*Work instructions*
Transcribe each line exactly.

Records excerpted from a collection
..............................

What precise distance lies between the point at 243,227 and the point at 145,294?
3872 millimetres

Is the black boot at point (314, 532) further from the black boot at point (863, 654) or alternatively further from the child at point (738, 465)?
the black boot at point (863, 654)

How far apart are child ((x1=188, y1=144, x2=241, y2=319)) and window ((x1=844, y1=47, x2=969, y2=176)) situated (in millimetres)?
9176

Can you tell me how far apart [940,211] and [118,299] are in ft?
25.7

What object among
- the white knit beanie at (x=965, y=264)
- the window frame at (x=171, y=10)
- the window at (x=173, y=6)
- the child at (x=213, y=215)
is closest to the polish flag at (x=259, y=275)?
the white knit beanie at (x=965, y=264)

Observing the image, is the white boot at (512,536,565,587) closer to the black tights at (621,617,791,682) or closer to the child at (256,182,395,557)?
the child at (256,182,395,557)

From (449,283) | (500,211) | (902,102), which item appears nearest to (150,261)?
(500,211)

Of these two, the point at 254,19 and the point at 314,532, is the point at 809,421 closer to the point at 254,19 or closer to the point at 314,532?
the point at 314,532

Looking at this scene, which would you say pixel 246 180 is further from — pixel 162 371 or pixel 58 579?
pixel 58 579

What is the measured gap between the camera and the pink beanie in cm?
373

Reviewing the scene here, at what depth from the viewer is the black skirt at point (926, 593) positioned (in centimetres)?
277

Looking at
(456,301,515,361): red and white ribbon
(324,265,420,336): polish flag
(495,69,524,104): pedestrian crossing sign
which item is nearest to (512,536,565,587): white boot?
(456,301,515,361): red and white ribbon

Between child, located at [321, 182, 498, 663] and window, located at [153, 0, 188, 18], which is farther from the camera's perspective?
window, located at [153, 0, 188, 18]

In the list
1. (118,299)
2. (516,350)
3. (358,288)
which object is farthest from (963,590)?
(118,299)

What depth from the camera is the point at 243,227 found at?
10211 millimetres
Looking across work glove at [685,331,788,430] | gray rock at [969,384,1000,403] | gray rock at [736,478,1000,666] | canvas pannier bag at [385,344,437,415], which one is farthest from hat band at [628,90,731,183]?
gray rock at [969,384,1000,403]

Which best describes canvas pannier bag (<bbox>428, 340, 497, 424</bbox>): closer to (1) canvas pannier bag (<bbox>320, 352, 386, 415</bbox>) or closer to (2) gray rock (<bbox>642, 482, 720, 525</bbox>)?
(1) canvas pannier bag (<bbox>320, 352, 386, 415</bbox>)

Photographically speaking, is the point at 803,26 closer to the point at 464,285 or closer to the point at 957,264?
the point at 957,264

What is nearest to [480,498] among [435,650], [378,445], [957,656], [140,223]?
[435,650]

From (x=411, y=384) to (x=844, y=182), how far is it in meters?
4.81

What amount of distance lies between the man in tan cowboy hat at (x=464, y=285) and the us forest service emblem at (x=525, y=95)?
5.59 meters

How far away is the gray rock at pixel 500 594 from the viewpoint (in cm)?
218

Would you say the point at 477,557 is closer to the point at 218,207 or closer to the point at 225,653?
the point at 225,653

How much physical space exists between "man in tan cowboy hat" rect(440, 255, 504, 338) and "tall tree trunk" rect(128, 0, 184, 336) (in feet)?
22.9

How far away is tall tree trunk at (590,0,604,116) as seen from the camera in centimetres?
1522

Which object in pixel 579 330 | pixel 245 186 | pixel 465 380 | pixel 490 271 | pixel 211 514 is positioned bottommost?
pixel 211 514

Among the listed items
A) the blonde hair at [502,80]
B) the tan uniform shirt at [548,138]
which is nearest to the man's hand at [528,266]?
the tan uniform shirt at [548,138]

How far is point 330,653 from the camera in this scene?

..............................

*Task result*
What precise distance lies between the point at 243,227 and the point at 145,294?
3872 millimetres

Is the black boot at point (314, 532) further from the black boot at point (863, 654) or alternatively further from the child at point (738, 465)?
the black boot at point (863, 654)

How far apart are child ((x1=188, y1=144, x2=241, y2=319)) and window ((x1=844, y1=47, x2=969, y2=176)) situated (in millimetres)?
9176

Can you tell me how far apart [940,211] and [118,299] are in ft?
25.7

What object among
- the white knit beanie at (x=965, y=264)
- the window frame at (x=171, y=10)
- the window at (x=173, y=6)
- the child at (x=213, y=215)
is closest to the polish flag at (x=259, y=275)?
the white knit beanie at (x=965, y=264)

Observing the image, is the white boot at (512,536,565,587) closer to the black tights at (621,617,791,682) or closer to the child at (256,182,395,557)?
the child at (256,182,395,557)

From (449,283) | (500,211) | (902,102), which item appears nearest to (150,261)?
(500,211)

Of these two, the point at 254,19 and the point at 314,532, is the point at 809,421 closer to the point at 254,19 or closer to the point at 314,532?
the point at 314,532

Looking at this scene, which would you say pixel 246 180 is further from — pixel 162 371 or pixel 58 579?
pixel 58 579

What is the measured gap between the camera and the pink beanie in cm?
373

Reviewing the scene here, at what depth from the viewer is the black skirt at point (926, 593) positioned (in centimetres)?
277

Looking at
(456,301,515,361): red and white ribbon
(324,265,420,336): polish flag
(495,69,524,104): pedestrian crossing sign
which item is nearest to (512,536,565,587): white boot?
(456,301,515,361): red and white ribbon

Between child, located at [321, 182, 498, 663] and window, located at [153, 0, 188, 18], which is farther from the camera's perspective?
window, located at [153, 0, 188, 18]

In the list
1. (118,299)
2. (516,350)
3. (358,288)
which object is farthest from (963,590)?
(118,299)

What depth from the camera is the point at 243,227 found at?
10211 millimetres
Looking across work glove at [685,331,788,430] | gray rock at [969,384,1000,403] | gray rock at [736,478,1000,666] | canvas pannier bag at [385,344,437,415], which one is farthest from hat band at [628,90,731,183]?
gray rock at [969,384,1000,403]

Which best describes canvas pannier bag (<bbox>428, 340, 497, 424</bbox>): closer to (1) canvas pannier bag (<bbox>320, 352, 386, 415</bbox>) or closer to (2) gray rock (<bbox>642, 482, 720, 525</bbox>)?
(1) canvas pannier bag (<bbox>320, 352, 386, 415</bbox>)

Photographically speaking, is the point at 803,26 closer to the point at 464,285 or closer to the point at 957,264?
the point at 957,264

What is nearest to [480,498] among [435,650], [378,445], [957,656], [140,223]?
[435,650]

From (x=411, y=384) to (x=844, y=182), how far is it in meters?
4.81

What amount of distance lies between the man in tan cowboy hat at (x=464, y=285) and the us forest service emblem at (x=525, y=95)?
5.59 meters

How far away is the gray rock at pixel 500 594 from the viewpoint (in cm)?
218

Would you say the point at 477,557 is closer to the point at 218,207 or closer to the point at 225,653?
the point at 225,653

How much physical space exists between "man in tan cowboy hat" rect(440, 255, 504, 338) and "tall tree trunk" rect(128, 0, 184, 336) (in feet)?
22.9

How far away is tall tree trunk at (590,0,604,116) as seen from the camera in centimetres?
1522

Which object in pixel 579 330 | pixel 245 186 | pixel 465 380 | pixel 490 271 | pixel 211 514 is positioned bottommost?
pixel 211 514

Among the listed items
A) the blonde hair at [502,80]
B) the tan uniform shirt at [548,138]
which is nearest to the man's hand at [528,266]?
the tan uniform shirt at [548,138]

How far is point 330,653 from the camera in this scene?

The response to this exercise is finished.